IL-6 is a pleiotropic cytokine, which operates with a specific receptor complex. This complex consists of a soluble (sIL-6R) or of a membrane-bound IL-6 receptor (mIL-6R) and the glycoprotein gp130. The binding of IL-6 to its receptor induces a dimerization of gp130 which leads to an activation of several signal transduction ways, which consists of Januskinases (Jak) and of signalling transducers and activators of transcription (STAT).
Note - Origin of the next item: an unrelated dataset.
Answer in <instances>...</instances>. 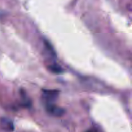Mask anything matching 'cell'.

We could show that patients with allergic asthma have a higher concentration of IL-6 in the bronchoalveolar lavage (BAL) after allergen challenge, which is associated with an increase of CD4+ T-cells of the Th2-type in the airways. In a murine model of asthma we also showed that IL-6 inhibits the development of regulatory T cells (Treg), a subgroup of T cells, which is important for the control of allergic and autoimmune diseases. We are now examining the influence of T-bet, a Th1-specific T-box transcription factor regarding the IL-6 mediated inhibition of Treg cells.